• Page extract
Wisdom, as in the Old Testament, is a God-given and God-centered discernment regarding the practical issues in life. Wisdom comes from prayer for God’s help. God gives generously (with “single-minded” liberality) and without reproach (he does not want anyone to hesitate to come to him).
All commentary sections adapted from the ESV Study Bible.
1. Proverbs 1:7
The fear of the LORD is the beginning of knowledge;
fools despise wisdom and instruction. Read More
This is the core maxim of the book: the quest for wisdom begins with the fear of the Lord (cf. Ps. 9:10 and Ps. 111:10, “The fear of the LORD is the beginning of wisdom”). “Knowledge” and “wisdom” are closely tied together in Proverbs: “knowledge” tends to focus on correct understanding of the world and oneself as creatures of the magnificent and loving God, while “wisdom” is the acquired skill of applying that knowledge rightly, or “skill in the art of godly living”. On the fear of the Lord, see notes on Acts 5:5; 9:31; Rom. 3:18; Phil. 2:12–13; 1 Pet. 1:17; 1 John 4:18. The reason that the fear of the Lord is the beginning of both knowledge and wisdom is that the moral life begins with reverence and humility before the Maker and Redeemer. The idea of a quest for knowledge sets biblical wisdom in the broad context of the ancient Near Eastern quest for truth, and this verse also validates such a quest as legitimate and good. Thus it affirms a kind of “creational revelation,” the idea that one can find moral and theological truth through observing the world.
At the same time, it distinguishes the biblical pursuit of knowledge and wisdom from those of the surrounding cultures, for it asserts that submission to the Lord is foundational to the attainment of real understanding (cf. Ps. 111:10; Prov. 9:10). By using the covenant name “the LORD” in preference to the more generic “God,” this verse makes the point that truth is found through Israel’s God. In addition, the verse asserts that fools despise wisdom and instruction, thus setting up the alternative between the two ways of wisdom and folly. This contrast dominates the entire book, as the way of wisdom, righteousness, and the fear of the Lord is set against the way of folly, evil, and scoffing.
2. Proverbs 3:5–6
Trust in the LORD with all your heart,
and do not lean on your own understanding.

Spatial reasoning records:
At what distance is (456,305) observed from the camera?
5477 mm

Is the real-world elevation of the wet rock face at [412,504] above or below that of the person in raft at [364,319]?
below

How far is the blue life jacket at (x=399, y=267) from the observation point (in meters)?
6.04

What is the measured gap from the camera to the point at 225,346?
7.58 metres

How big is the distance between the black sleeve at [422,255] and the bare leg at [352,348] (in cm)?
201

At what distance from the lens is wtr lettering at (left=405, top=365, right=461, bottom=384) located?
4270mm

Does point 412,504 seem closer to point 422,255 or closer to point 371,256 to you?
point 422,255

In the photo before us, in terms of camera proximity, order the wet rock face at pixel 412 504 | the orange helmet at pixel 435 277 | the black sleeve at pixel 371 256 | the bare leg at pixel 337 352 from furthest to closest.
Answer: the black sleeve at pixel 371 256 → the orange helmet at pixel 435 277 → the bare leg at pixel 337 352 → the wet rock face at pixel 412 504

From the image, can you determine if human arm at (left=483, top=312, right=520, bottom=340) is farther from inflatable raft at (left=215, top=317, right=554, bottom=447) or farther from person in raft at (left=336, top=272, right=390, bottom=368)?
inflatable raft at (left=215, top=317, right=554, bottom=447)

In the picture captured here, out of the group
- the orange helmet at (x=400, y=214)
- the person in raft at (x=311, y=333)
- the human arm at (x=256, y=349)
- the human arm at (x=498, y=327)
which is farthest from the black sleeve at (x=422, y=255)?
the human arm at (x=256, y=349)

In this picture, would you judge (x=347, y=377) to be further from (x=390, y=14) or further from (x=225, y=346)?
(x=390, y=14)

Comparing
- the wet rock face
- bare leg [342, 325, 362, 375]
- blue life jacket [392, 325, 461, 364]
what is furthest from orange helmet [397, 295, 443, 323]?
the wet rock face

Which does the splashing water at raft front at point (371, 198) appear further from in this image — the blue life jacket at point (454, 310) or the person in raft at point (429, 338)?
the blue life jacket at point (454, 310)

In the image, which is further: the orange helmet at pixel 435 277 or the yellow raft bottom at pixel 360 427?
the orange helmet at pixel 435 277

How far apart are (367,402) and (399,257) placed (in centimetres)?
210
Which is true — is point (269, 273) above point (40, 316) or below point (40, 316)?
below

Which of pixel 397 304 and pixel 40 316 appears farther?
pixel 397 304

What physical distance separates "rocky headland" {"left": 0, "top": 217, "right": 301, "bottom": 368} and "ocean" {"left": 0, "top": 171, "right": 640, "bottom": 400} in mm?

• Prompt 1
Answer these questions from the wisdom commentary:
(a) What does it call the core maxim of the book of Proverbs?
(b) How does it describe "wisdom" as distinct from "knowledge"?
(c) What source are the commentary sections adapted from?
• Prompt 2
Does each statement agree with the wisdom commentary? Answer yes or no, and quote the words that decide it.
(a) God gives wisdom with reproach.
(b) Proverbs 1:7 uses the covenant name "the LORD" rather than the more generic "God."
(c) The contrast between wisdom and folly appears in only a few parts of Proverbs.

• Written answer 1
(a) The quest for wisdom begins with the fear of the Lord.
(b) Wisdom is the acquired skill of applying knowledge rightly, or "skill in the art of godly living."
(c) The ESV Study Bible.

• Written answer 2
(a) No: "God gives generously (with “single-minded” liberality) and without reproach"
(b) Yes: "By using the covenant name “the LORD” in preference to the more generic “God,”"
(c) No: "This contrast dominates the entire book"